Monday, January 31, 2011

Don't bet against the dotty old guy

kw: book reviews, fiction, mysteries

Add a gaggle of truly nerdy students, ancient anarchists, a murderer (or several), and a couple of elderly eccentric detectives to the London underground, and stir well. You get not just a rollicking murder mystery, but a sort of "cousins of Holmes and Watson"—their crazy cousins. Bryant and May off the Rails by Christopher Fowler is apparently the eighth B&M mystery. Fortunately, there are few inside jokes to distract one, because as the author tells us right off, each volume stands by itself.

Arthur Bryant and John May are the lead detectives of the Peculiar Crimes Unit (I had to look it up; of course it is imaginary, but if only…). They manage to accomplish more by pottering around than a roomful of more "by the book" gumshoes. They are the odd couple of the genre, Bryant having the well-cluttered room, and mind, while May is more buttoned-down, though with a "culch pile" of his own. (Culch pile is my mother's word for that box or drawer or room full of miscellany we all accumulate and dare not get rid of. "Culch" derives from "culture".)

They are confronted with a criminal who has committed a murder during a burglary that went wrong, been apprehended, and escaped while killing a police guard with a skewer, an oversize ice pick. Now he is suddenly seen as much more dangerous, and the entire PCU is tasked to nab him, and given a rather brisk deadline. The natural habitat of this "Mr. Fox" is the Tube, the London underground (subway to an American), so the action focuses there.

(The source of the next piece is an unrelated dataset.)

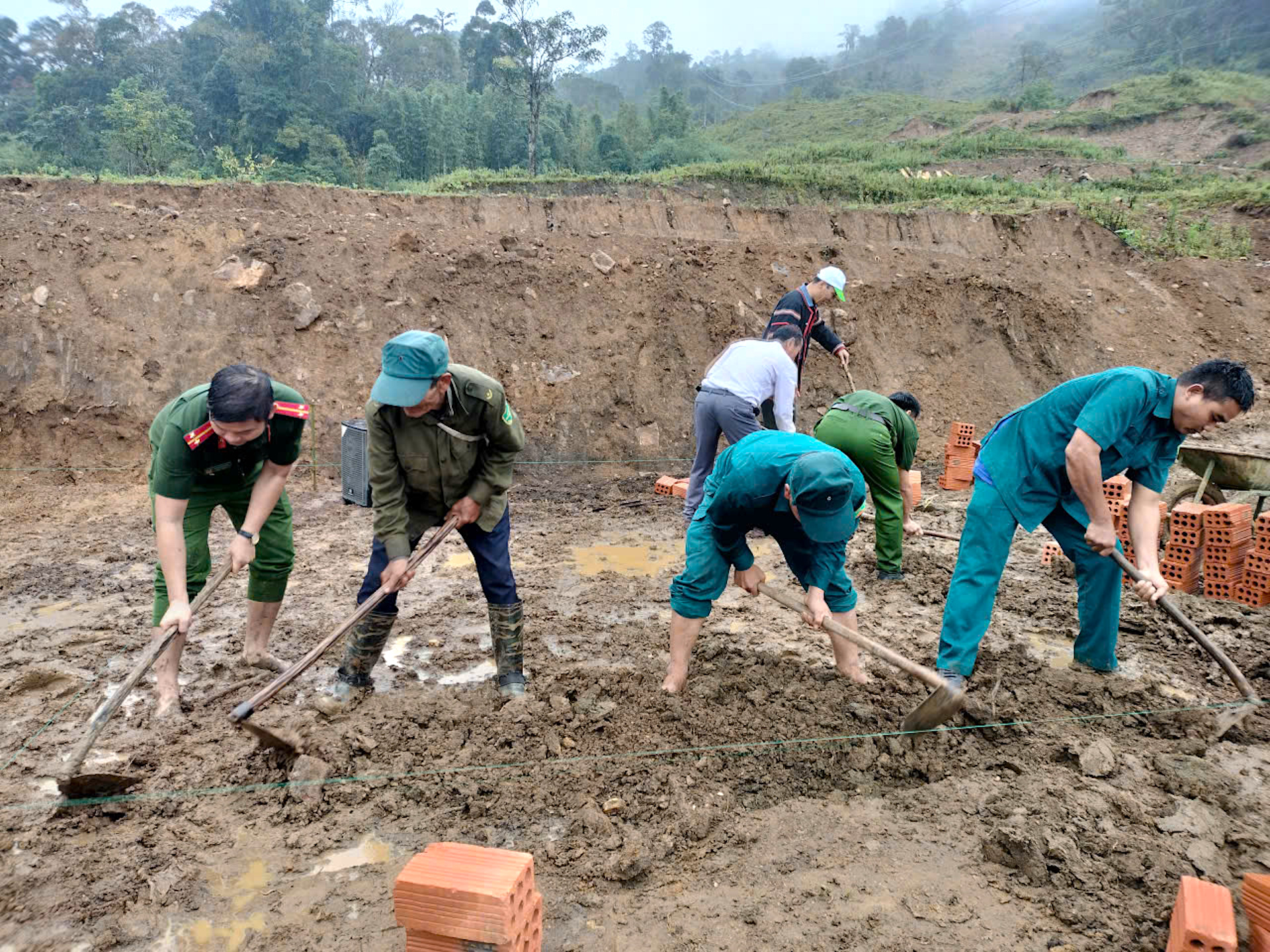 Quảng Ngãi hỗ trợ xây, sửa gần 600 nhà dân bị hư hỏng do thiên tai- Ảnh 1.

The chapters have various viewpoints and voices. Certain ones are stream-of-consciousness of a desperate criminal, and I gradually became convinced that there were two or three, not just one murderer. The PCU are looking for a single perpetrator, but as the body count rises, it is difficult to imagine that the crimes are connected. Initial clues lead the detectives to a houseful of students, who seem very unlikely to be associated with any of the crimes. But Bryant has a feeling…

How big is the world's largest flash mob? One of the students does his best to assemble it, while the others play games of their own. Meanwhile, a witness who knows who Mr Fox really is has been attacked, but is getting out of the hospital, and the PCU uses him for bait. The denouement took me by surprise, as I'd picked out a different couple of persons for the real murderers.

That is the fun of these mysteries. The author's job is to mystify the reader, and the reader's to see through the deceptions. Mr. Fowler does a masterly job of it. I seldom like mysteries with a body count this high, but he certainly kept me going in this one.

1 comment:

christopher fowler said...

See, that's what I do Mr Polymath. I lure you in with my wily old men and then uppercut you with a bonkers (but fair) mystery. Try 'The Victoria Vanishes' or 'White Corridor' for more unguessable twists!